Indramayu

Revitalisasi Tambak PSN di Pantura Menguat, Bupati Indramayu Tegaskan Transparansi di Tengah Dinamika Warga

×

Revitalisasi Tambak PSN di Pantura Menguat, Bupati Indramayu Tegaskan Transparansi di Tengah Dinamika Warga

Sebarkan artikel ini
IMG 20260406 091842

Faktanews24.com – Indramayu – Di tengah riak penolakan sebagian warga, langkah pemerintah dalam mendorong Program Strategis Nasional (PSN) revitalisasi tambak di Pantai Utara Jawa terus bergulir. Minggu (5/4/2026), Pendopo Indramayu menjadi ruang temu antara pemerintah pusat dan daerah, saat jajaran Kementerian Kelautan dan Perikanan (KKP) hadir untuk memperkuat koordinasi sekaligus merawat komunikasi publik.

Bupati Indramayu, Lucky Hakim, menegaskan bahwa program ini bukan keputusan yang lahir secara tiba-tiba. Ia menyebut, berbagai forum pembahasan telah dilalui, mulai dari tingkat daerah hingga pusat, termasuk pertemuan bersama menteri dan Gubernur Jawa Barat.

“Ini bagian dari program besar yang tidak hanya menyasar Indramayu, tetapi membentang di sepanjang Pantura, dari Bekasi, Karawang, Subang hingga Indramayu. Tujuannya satu: menghidupkan kembali lahan yang kurang optimal menjadi sumber kesejahteraan masyarakat,” ujarnya.

Program tersebut, lanjut Lucky, menyasar lahan negara yang berada dalam pengawasan Kementerian Kehutanan, dengan skema kerja lintas kementerian. Pemerintah daerah, baik provinsi maupun kabupaten, berada pada posisi mendukung, sekaligus memastikan proses berjalan tanpa mengabaikan realitas sosial di lapangan.

Namun di balik visi besar itu, muncul pertanyaan krusial dari masyarakat: soal kepastian kompensasi atau uang kerohiman. Menjawab hal tersebut, Lucky menegaskan bahwa pemerintah belum dapat menentukan besaran nilai sebelum proses teknis dilakukan.

“Belum bisa ditentukan sekarang. Kita harus tahu dulu wilayahnya, objeknya, apa saja yang terdampak.
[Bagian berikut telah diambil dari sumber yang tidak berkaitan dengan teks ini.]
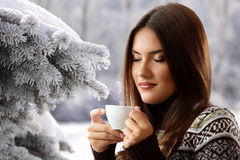 Teen girl drinking coffee over winter nature background Stock Photo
Itu semua harus melalui pengukuran dan pematokan. Dari situlah baru bisa dihitung secara adil,” jelasnya.

Di sisi lain, dinamika di lapangan tak bisa dihindari. Sejumlah kelompok masyarakat disebut masih menolak proses pematokan sebelum ada kejelasan menyeluruh. Situasi ini, menurut Lucky, menjadi pekerjaan rumah bersama yang harus diselesaikan melalui dialog, bukan konfrontasi.

“Kita tidak boleh memaksakan. Justru kita akan undang perwakilan masyarakat, duduk bersama, mencari titik temu. Bagaimana proses ini bisa dipahami, sementara di bawah ada kekhawatiran yang harus dijawab,” katanya.
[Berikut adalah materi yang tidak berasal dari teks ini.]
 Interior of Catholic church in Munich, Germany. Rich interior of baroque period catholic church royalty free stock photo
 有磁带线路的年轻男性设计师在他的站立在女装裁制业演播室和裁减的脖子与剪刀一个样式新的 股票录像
Ia menegaskan, komunikasi dengan masyarakat bukan hal yang baru dilakukan. Bahkan saat aksi unjuk rasa berlangsung di depan Pendopo Indramayu, pemerintah tetap membuka ruang dialog dengan menerima perwakilan massa untuk berdiskusi.

Dalam nada tegas namun terukur, Lucky juga menyinggung adanya informasi yang dinilai tidak utuh dan berpotensi memicu kegaduhan.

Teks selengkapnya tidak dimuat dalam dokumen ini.